Action Now PAC’s filings with the Illinois State Board of Elections detailed that the PAC spent $33,014 on “contract/professional fees” in that election, of which $16,800 was distributed as “consultant fees” in 168 envelopes containing $100 each in cash. 
Emanuel defeated Garcia, winning reelection by a 56.2% to 43.8% margin. 
The Action Now PAC transferred the $12,270.53 remaining in its bank account to the Action Now Institute in December 2015 and ceased operations in January 2016. 
Action Now supports policies that align with organized labor priorities. These include requiring employers to provide paid sick leave,  opposing efforts to address teacher shortages by allowing states to hire highly qualified teachers who are working toward certification,  and opposing non-unionized public charter schools.
Action Now co-authored a 2015 study with the left-of-center Center for Popular Democracy criticizing the 16 charter schools in the state that were outside the control of Chicago Public Schools and calling for a moratorium on new charters.  At the time, fewer than 5,000 children in the state attended such independent charter schools. 
Fight for $15
Action Now was deeply involved in the initial development of the Fight for $15 campaign; reports indicated that the Service Employees International Union (SEIU) was providing financial support to the group to prepare to stage the initial demonstrations as early as 2011. By the end of 2012, SEIU had provided Action Now with over $3 million in funds to support union organizing, with almost $2 million earmarked for Fight for $15.  

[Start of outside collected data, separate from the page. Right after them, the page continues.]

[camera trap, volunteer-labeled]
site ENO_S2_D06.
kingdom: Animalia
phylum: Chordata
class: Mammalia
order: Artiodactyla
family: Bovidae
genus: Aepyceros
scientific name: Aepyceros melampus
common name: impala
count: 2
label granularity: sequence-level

The left-wing newspaper In These Times chronicled how organizers hired by Action Now had been told the minimum wage campaign was grassroots-based, but that “while SEIU maintains that Fight for 15 is a bottom-up project, the organizers who did the legwork concluded that SEIU funded and directed it from early on.” 

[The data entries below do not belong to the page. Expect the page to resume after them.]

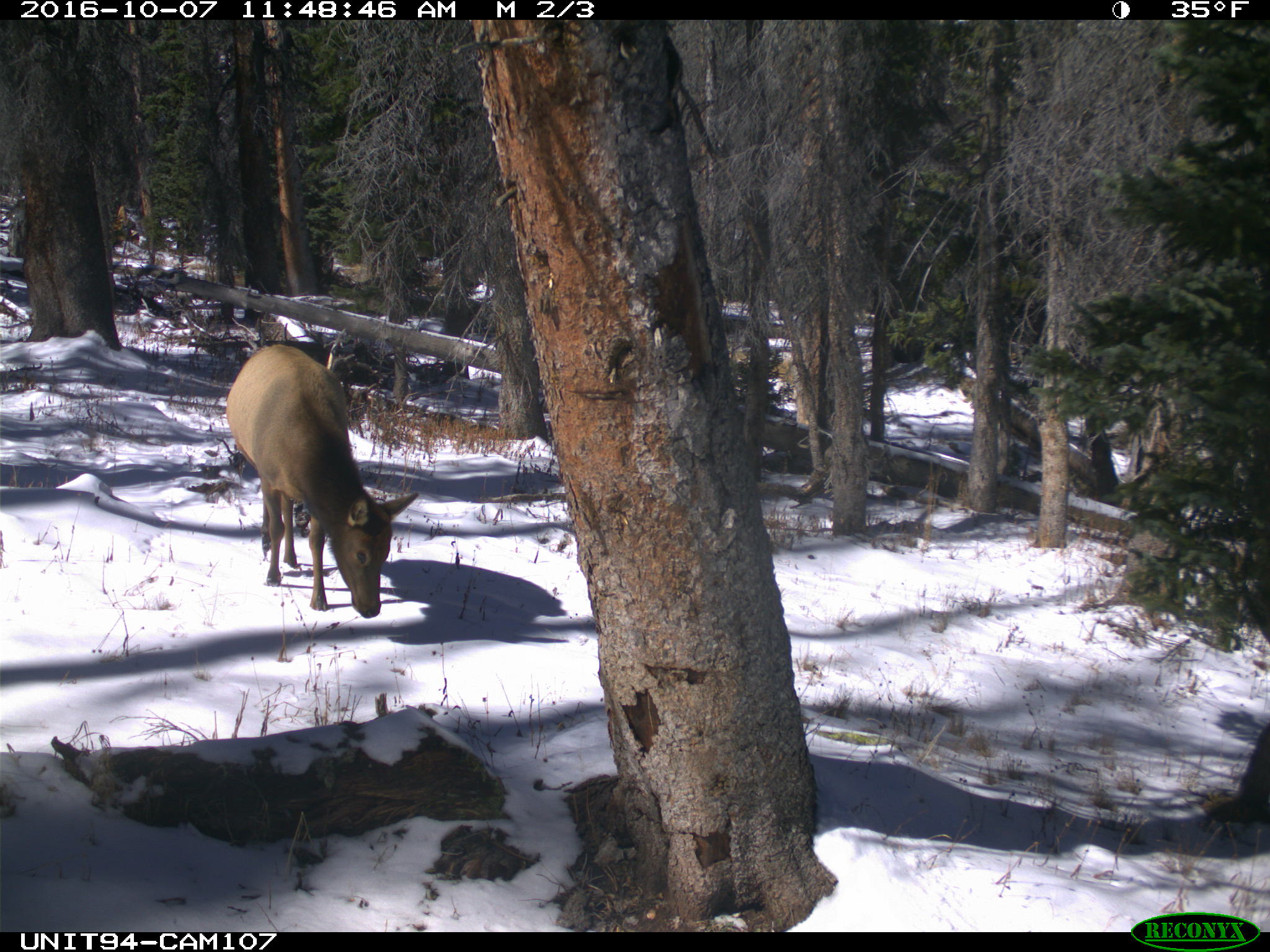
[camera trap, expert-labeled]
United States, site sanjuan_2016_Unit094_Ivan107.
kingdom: Animalia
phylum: Chordata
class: Mammalia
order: Artiodactyla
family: Cervidae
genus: Cervus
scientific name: Cervus elaphus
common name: red deer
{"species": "Cervus elaphus (red deer)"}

Years later, Talbott admitted that the minimum wage increase was secondary to the true purpose of the campaign, which was to increase union membership. “I didn’t want to advertise that this was really a union drive, for fear the employers would catch wind of it,” she wrote in 2020.  However, the campaign failed to achieve that strategy. “As a minimum wage campaign, it has been masterful. As a union building campaign, it was not,” she wrote.